Besides, looking back at recent history, there have been plenty of times in which Raw was taken over by absolutely brutal crowd reactions to Roman Reigns, only for him to continue being a babyface as if the fans were not rebelling against him. In fact, almost this exact same situation unfolded last year after WrestleMania: Roman Reigns entered to overwhelming boos, but even though some viewers thought that the WWE might finally steer into the hatred and allow him to be more heel-ish, he continued to function as a face.

Outside of what’s going on on screen, there has been some off screen evidence to suggest that nothing will change with the way Roman Reigns is presented. Roman recently was a guest on Chris Jericho’s podcast Talk is Jericho, and he said that he sees no reason for him to turn heel.

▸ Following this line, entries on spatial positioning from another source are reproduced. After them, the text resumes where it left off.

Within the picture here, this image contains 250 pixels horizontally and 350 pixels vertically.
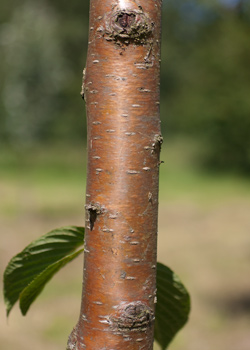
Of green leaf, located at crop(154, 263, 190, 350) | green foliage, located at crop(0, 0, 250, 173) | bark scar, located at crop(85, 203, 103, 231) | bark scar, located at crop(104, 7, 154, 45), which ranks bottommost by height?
green leaf, located at crop(154, 263, 190, 350)

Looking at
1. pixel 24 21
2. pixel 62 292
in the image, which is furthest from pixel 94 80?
pixel 24 21

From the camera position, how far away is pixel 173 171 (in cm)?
1798

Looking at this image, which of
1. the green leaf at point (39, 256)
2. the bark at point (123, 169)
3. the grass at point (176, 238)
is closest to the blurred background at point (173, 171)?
the grass at point (176, 238)

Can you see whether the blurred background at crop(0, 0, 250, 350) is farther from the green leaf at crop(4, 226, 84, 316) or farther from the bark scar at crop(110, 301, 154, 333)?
the bark scar at crop(110, 301, 154, 333)

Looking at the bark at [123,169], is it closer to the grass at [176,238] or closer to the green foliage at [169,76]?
the green foliage at [169,76]

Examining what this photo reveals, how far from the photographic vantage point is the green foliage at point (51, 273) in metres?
1.09

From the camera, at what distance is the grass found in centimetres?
550

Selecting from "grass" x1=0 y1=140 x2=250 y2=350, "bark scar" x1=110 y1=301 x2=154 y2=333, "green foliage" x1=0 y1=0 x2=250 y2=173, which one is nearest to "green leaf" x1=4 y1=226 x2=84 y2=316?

That wouldn’t be all that significant except for the fact that Roman also said on the podcast that he has creative control over the character.

“The thing is, if I turn heel, what am I gonna become?” Roman Reigns said on the podcast. “Everything that’s been done? Why not just be me? No one’s ever been like me. This is uncharted territory. It can be anything I want it to be. So why put myself on one side of it? Why not just dabble? Why not have the full range? Do whatever I want? That’s how I feel. I’m the one writing this at this point now. We’re in the position we can do anything we want as long they make noise.”

On Twitter on Tuesday, Roman said that the crowd this week was one of the loudest of the past two decades, and this is evidence that he is the guy.

That appears to be how Vince McMahon feels as well: as long as the crowd is reacting to Roman Reigns, everything is going great, and it doesn’t really matter too much whether they’re cheering or booing. The only thing that would make the company feel that they need to make a change is if the crowd fell silent.

Dave Meltzer, the veteran wrestling journalist from the Wrestling Observer, recently made this point on Wrestling Observer Radio.

“When they boo him to that level, Vince is back there going, ‘They really care a lot,’ and that’s gonna make [Vince] push [Roman] more,” Meltzer said this week. “It’s silence that will get him…booing [Roman] will only make him stronger.”

The closest anyone associated with the WWE has come to saying that Roman Reigns is potentially getting close to being a heel was when Triple H gave an interview in which he said that to some degree, Roman is a heel already. However, he didn’t totally commit to that idea, with his point more being that Roman is a heel if you accept the fact that most of the crowd hates him, something Triple H doesn’t seem to fully accept.

“Roman Reigns gets one of the loudest reactions every night, whether that reaction is a boo or whether that reaction is a cheer,” Triple H said in an interview with Sports Illustrated. “The fans who say, ‘I don’t understand why they don’t turn Roman Reigns heel!’ Isn’t he already? If you believe what you believe, and you’re saying, ‘How can they not turn him heel? There is 70 percent of the crowd booing him out of the building!’ If that’s your belief, then isn’t he already the biggest heel we have? If 70 percent of that crowd is booing him, then he’s a heel. We’re just presenting him to you in a different way that makes you hate him.”